Alternatively we can use the groovy load() statement, but this means we’re going from declarative pipeline style to scripted.

TEMPLATE_PIPELINE_XML = """
<?xml version='1.1' encoding='UTF-8'?>
<flow-definition>
	<actions>
		<org.jenkinsci.plugins.pipeline.modeldefinition.actions.DeclarativeJobAction/>
	</actions>
	<description>{{ description }}</description>
	<keepDependencies>false</keepDependencies>
	<properties>
		<org.jenkinsci.plugins.workflow.job.properties.DisableConcurrentBuildsJobProperty/>
	</properties>
	<definition class="org.jenkinsci.plugins.workflow.cps.CpsFlowDefinition">
		<script>#!/usr/bin/env groovy
node {
	env.WORKSPACE = "{{ workspace }}"
	env.IPV = "{{ ipv }}"
	common = load "/home/jenkins/stages.groovy"
	common.stages()
{% if resources %}
	stage("Dependencies") {
		parallel(   
{% for r in resources %}
		"{{ r }}": { build(job:"{{ r }}", wait:false, propagate:true) },
{% endfor %}
		)
	}
{% endif %}
}
		</script>
		<sandbox>true</sandbox>
	</definition>
	<triggers/>
	<disabled>false</disabled>
</flow-definition>
"""

/home/jenkins/stages.groovy

#!/usr/bin/env groovy
def stages() {
	try {
		stage("Workspace") {
			sh "/home/jenkins/build_workspace.sh ${env.IPV} ${env.WORKSPACE}"
		}
		ws(env.WORKSPACE) {
			stage("Generate") {
				parallel(
					"streamout": { sh "/home/jenkins/flow_gds_out.sh ${env.IPV} " },
					"netlist": { sh "/home/jenkins/flow_cdl_out.sh ${env.IPV} " },
				)
			}
			stage("Validate") {
				parallel(
					"DRC": { sh "/home/jenkins/flow_calibre_drc.sh ${env.IPV} " },
					"LVS": { sh "/home/jenkins/flow_calibre_lvs.sh ${env.IPV} " },
				)
			}
			currentBuild.result = 'SUCCESS'
		}
	}
	catch(Exception err) { currentBuild.result = 'FAILURE' }
	stage("Tag") {
		parallel(
			"Build URL": { sh "/home/jenkins/jenkins_tag_build.sh ${env.IPV} ${env.BUILD_URL}" },
			"Build Status": { sh "/home/jenkins/jenkins_tag_status.sh ${env.IPV} ${currentBuild.result}" }
		)
	}
	echo "RESULT: ${currentBuild.result}"
}
return this;

The “return this” as the end of the groovy script is critical.

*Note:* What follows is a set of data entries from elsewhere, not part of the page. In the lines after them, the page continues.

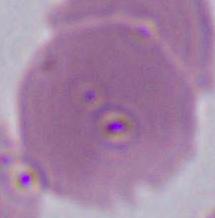

{
  "magnification": "1000x",
  "identification": "red blood cell",
  "modality": "photomicrograph"
}Describe the morphology of the erythrocytes.
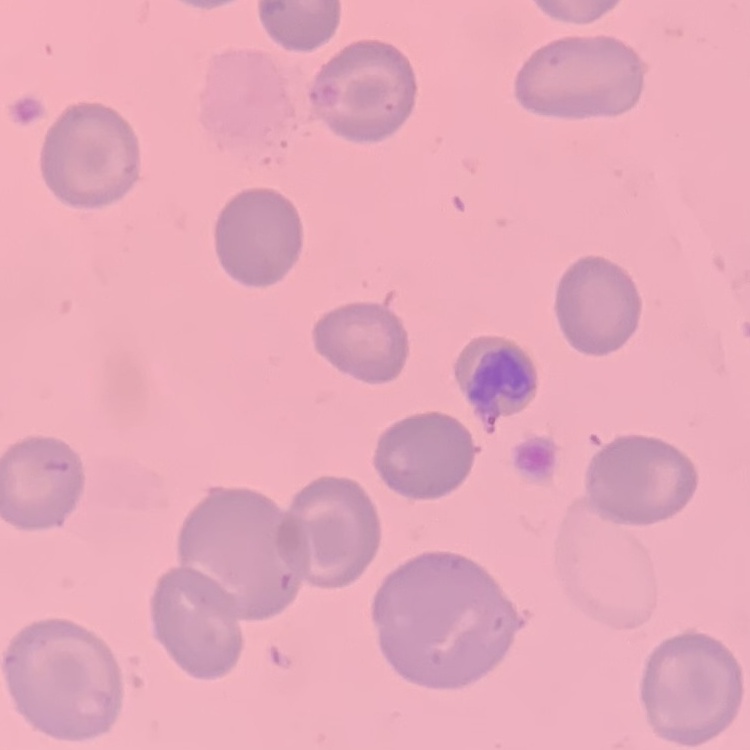
They show no rouleaux formation.

Thin peripheral smear. Field's or Giemsa stain. One tile cut from a larger photomicrograph.Locate every Plasmodium parasite.
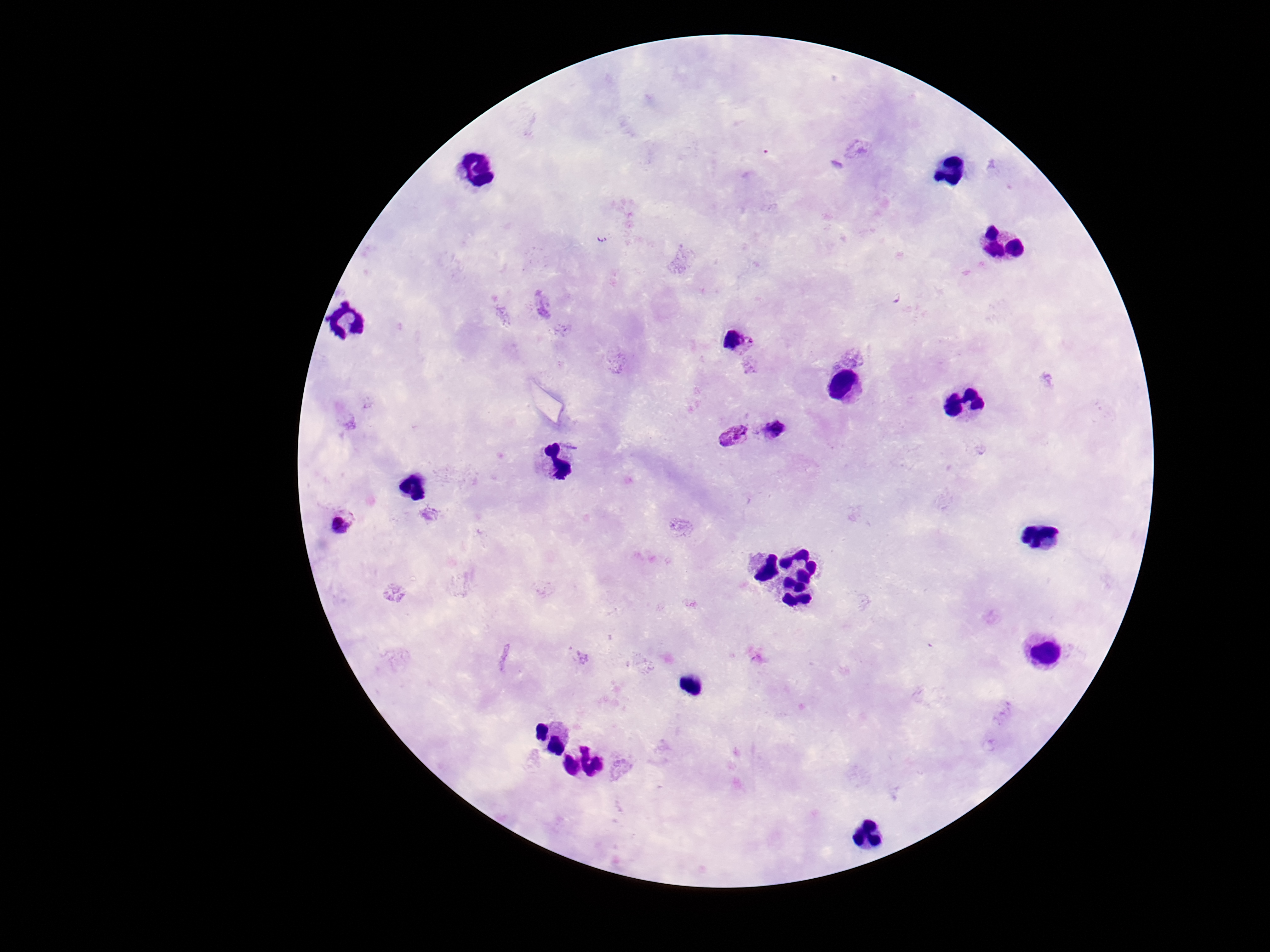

The shell scripts executed within the pipeline are simple bash scripts.

#!/usr/bin/env bash
ipv=$1
ws=$2
source /usr/share/mdx/config/mdx.bash
if [ ! -d $ws ]; then
    pi ip load $ipv $ws
else
    cd $ws
    pi update
fi
cd $ws
pi ws st -v

#!/usr/bin/env bash
ipv=$1
build=$2
source /usr/share/mdx/config/mdx.bash
pi ip attr set $ipv build $build

Alternatively you could use the declarative pipeline syntax, and use the script() step to load the additional groovy code. This way it is possible to mix the declarative and scripted syntax and have best of both worlds.